Das deutet auf Mehrwert und Gewinnspanne.

Der Gewinn im Materiellen zieht ein kurzes Glück nach sich. Lottoglück. Hans-im-Glück-Glück. Vielleicht auch ein kurzes Glück der sprachlichen Bedeutungstarnung.

Bis ein Kind kommt und staunend stehen bleibt.

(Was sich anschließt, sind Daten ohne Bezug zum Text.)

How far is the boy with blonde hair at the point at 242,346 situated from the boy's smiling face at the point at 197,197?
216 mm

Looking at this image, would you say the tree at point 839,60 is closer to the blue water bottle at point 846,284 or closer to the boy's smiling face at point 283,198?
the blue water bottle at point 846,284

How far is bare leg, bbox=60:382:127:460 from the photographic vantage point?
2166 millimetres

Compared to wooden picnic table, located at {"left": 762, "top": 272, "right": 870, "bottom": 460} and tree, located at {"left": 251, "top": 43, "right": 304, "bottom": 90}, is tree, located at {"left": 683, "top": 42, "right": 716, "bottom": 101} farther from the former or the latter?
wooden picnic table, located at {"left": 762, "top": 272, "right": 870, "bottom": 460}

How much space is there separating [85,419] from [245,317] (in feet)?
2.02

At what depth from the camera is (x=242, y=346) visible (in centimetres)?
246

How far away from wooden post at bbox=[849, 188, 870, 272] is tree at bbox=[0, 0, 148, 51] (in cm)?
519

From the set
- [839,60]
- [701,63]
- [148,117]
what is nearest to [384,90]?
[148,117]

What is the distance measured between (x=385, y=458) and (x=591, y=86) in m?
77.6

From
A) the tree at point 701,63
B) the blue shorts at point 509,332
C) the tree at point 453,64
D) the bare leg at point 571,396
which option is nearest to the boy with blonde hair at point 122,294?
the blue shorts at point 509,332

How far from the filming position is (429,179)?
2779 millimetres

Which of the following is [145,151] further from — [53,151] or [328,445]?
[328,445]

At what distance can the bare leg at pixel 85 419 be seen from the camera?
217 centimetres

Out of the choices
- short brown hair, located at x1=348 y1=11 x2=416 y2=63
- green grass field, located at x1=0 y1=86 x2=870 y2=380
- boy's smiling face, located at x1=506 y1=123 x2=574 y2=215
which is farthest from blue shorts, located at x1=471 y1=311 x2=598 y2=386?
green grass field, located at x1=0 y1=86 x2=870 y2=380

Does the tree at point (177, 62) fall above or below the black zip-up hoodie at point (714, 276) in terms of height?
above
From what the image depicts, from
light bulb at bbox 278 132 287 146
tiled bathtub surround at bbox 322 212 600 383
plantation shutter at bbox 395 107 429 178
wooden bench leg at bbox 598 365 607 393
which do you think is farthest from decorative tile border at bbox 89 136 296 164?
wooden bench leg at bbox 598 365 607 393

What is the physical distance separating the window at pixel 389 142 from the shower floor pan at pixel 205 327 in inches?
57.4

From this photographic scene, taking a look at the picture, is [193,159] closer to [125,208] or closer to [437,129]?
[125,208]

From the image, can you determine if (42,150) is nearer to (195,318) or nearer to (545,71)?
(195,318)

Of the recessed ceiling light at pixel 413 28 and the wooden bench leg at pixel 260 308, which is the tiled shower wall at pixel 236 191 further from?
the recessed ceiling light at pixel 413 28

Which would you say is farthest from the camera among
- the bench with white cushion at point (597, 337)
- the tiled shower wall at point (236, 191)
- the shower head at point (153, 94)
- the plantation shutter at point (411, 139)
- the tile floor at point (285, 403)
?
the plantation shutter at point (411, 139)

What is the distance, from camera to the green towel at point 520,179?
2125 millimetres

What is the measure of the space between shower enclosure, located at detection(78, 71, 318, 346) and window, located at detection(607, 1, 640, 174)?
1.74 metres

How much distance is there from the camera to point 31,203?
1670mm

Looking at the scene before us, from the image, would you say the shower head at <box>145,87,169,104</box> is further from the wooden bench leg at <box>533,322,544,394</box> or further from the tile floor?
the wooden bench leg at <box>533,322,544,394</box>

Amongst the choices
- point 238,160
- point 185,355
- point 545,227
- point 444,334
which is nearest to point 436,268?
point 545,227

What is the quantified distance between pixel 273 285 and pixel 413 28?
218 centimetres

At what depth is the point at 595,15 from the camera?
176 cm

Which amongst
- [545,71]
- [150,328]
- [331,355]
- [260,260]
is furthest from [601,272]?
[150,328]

Dabei kennt es schon eine ganze Menge.

Zum Beispiel weiß es, was „wir“ bedeutet. Es bedeutet, daß die Jungs in der Klasse die Freundin verspotten, weil sie nicht seit jeher „wir“ ist. Die Kinder der Sportlehrers werden verspottet, weil sie zwar wendisch reden, aber nicht die Religion haben, die „wir“ haben, dagegen wird das „wir“ in der Stadt verspottet, wenn die Sprache laut wird, die aufs Anderssein hinweist. Das Anderssein ist doppelt falsch, denn die Sprache wird als slawisch erkannt und das mag man nicht, schon genug, daß in der Schule russisch gelernt werden muß. Dazu weiß man, daß jene, die „wie wir“ sprechen, „vom Dorf“ sind. Das „wir“ wird in der Stadt verspottet, weil die Kleidung der Mütter auf eine andere Religion hinweist, als auf die, die in der Stadt und in dem Staat laut wird. Das „wir“ bedeutet weder Land, Stadt noch Schule. „Wir“ ist nur die Familie im Ort.

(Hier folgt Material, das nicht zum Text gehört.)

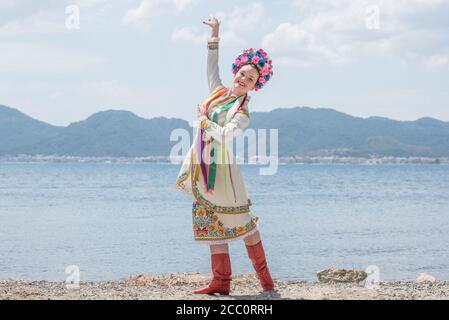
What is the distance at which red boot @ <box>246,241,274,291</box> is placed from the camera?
822cm

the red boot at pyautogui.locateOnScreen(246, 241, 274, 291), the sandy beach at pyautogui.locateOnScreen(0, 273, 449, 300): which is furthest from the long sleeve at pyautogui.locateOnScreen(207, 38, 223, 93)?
the sandy beach at pyautogui.locateOnScreen(0, 273, 449, 300)

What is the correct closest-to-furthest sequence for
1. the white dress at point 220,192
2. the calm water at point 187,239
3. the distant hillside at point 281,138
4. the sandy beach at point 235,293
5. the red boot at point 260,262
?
the white dress at point 220,192 → the sandy beach at point 235,293 → the red boot at point 260,262 → the calm water at point 187,239 → the distant hillside at point 281,138

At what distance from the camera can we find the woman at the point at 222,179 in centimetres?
796

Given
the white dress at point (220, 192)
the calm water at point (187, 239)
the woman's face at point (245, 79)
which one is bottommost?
the calm water at point (187, 239)

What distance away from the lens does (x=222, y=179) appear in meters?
7.96

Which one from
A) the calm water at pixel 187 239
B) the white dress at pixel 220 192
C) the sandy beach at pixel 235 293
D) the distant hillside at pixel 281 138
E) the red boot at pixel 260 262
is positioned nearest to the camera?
the white dress at pixel 220 192

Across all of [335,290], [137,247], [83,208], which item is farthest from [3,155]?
[335,290]

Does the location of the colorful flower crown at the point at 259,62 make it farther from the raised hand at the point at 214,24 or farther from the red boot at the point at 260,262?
the red boot at the point at 260,262

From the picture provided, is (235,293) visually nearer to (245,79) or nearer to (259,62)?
(245,79)

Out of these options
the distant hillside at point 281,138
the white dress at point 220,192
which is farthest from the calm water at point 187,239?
the distant hillside at point 281,138

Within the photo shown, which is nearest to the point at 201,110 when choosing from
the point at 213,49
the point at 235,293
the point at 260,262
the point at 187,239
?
the point at 213,49

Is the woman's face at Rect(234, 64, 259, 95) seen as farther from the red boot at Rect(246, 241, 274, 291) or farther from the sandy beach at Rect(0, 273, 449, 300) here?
the sandy beach at Rect(0, 273, 449, 300)

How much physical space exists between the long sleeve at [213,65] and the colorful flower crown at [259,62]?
23cm

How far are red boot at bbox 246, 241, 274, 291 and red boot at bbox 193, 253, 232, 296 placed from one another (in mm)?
267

So kennt das Kind zum Beispiel den großnan oder den burtstag. Es weiß, was laswatsch ausmacht, nämlich lesen, oder die fauce (was sächsisch ist und vom sorbischen fawca kommt, was Ohrfeige bedeutet). Und es weiß auch, daß man seinen merksch anstrengen muß (was wiederum sächsisch ist und vom sorbischen měrkuš kommt, was im Hochdeutschen Gedächtnis heißt). Und es weiß, daß einer, der im Sächsischen mährt sorbisch mjerwje. Das bedeutet im Hochdeutschen, daß er sich zu lange Zeit lässt.

So zögert es nicht länger und sagt sich „ja“ und sagt sich „haj“, bevor es den Gemischtwarenladen betritt.

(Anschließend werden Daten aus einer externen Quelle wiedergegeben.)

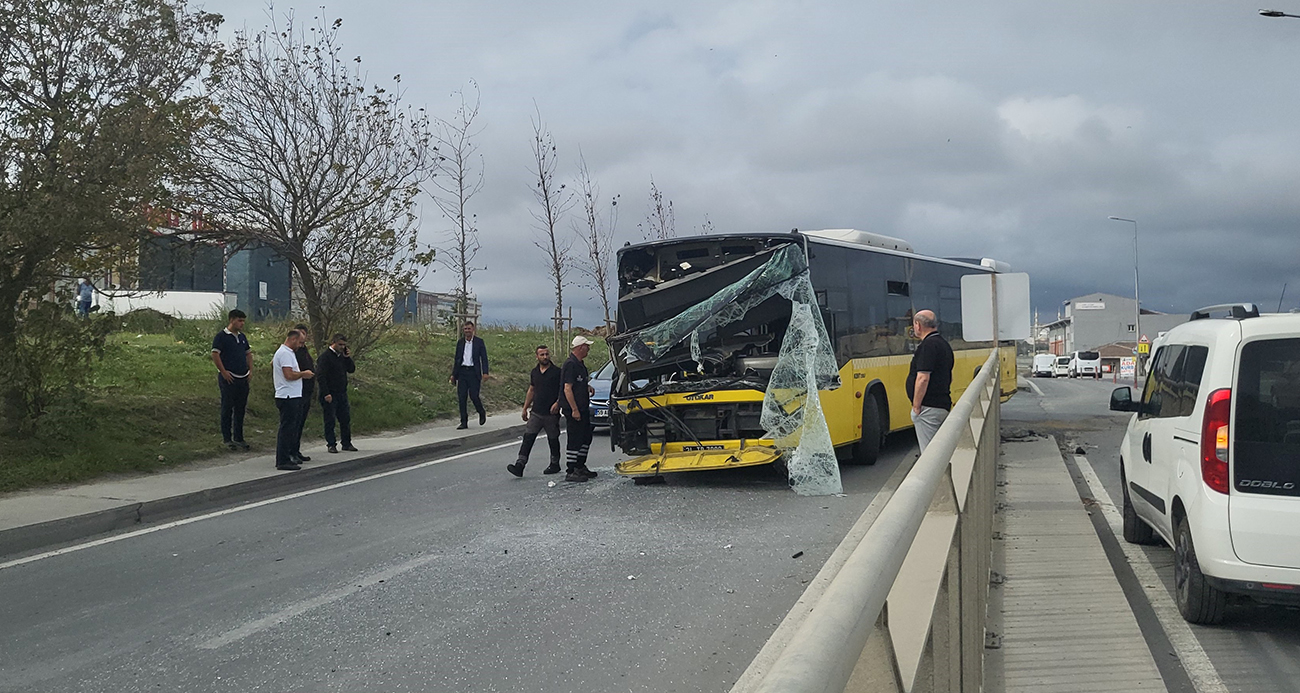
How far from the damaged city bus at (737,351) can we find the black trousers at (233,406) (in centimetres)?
538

Indem es „ja“ sagt hat es im Deutschen zugestimmt und im Sorbischen sich selbst bejaht. Indem es „haj“ sagt, hat es im Sorbischen zugestimmt. Was übrigend im Japanischen das gleiche bedeutet. Dem ich aber hier nicht weiter nachgehen werde.

Nachgehen will ich noch ein wenig der Sprache der Dichtung und einem Buchstaben, der mich fasziniert. Dem Z – nicht, weil es das letzte Zeichen im deutschsprachigen Alphabet ist (im sorbischsprachigen übrigens nicht).

Im Sorbischen wird das Z wie ein set ausgesprochen. Und mit diesem Z beginnt zum Beispiel das Wort zelene. Zelene bedeutet grün.

Mit dem Buchstaben Zet und dem Wort grün hat ein Gedicht von Jurij Khěžka (1917-1944) zu tun. Es ist eins seiner bekanntesten Gedichte und mir das liebste.

Khěžka schrieb in Obersorbisch und zuletzt in Tschechisch. Er studierte in Prag, auch Germanistik, und gab eine Untergrundzeitschrift heraus. In Prag wollte er die tschechische Staatsbürgerschaft annehmen und wurde durch die Gestapo verhaftet.

Er wurde in Dresden inhaftiert und in die Wehrmacht gesteckt. Schließlich desertierte er in Serbien. Somit erlitt er ein ähnliches Schicksal wie bespielsweise der ungarische Dichter Miklós Radnóti (1909-1944).

In Deutschland kennt kaum jemand seine Gedichte.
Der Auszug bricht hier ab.